## What is expected
Recast the rows below as a numbered list, omitting any blank lines.

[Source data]

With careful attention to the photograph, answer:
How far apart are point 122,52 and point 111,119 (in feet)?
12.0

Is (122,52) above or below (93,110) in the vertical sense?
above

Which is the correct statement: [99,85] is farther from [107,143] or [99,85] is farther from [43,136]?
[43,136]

## The solution
1. With careful attention to the photograph, answer:
2. How far apart are point 122,52 and point 111,119 (in feet)?
3. 12.0
4. Is (122,52) above or below (93,110) in the vertical sense?
5. above
6. Which is the correct statement: [99,85] is farther from [107,143] or [99,85] is farther from [43,136]?
7. [43,136]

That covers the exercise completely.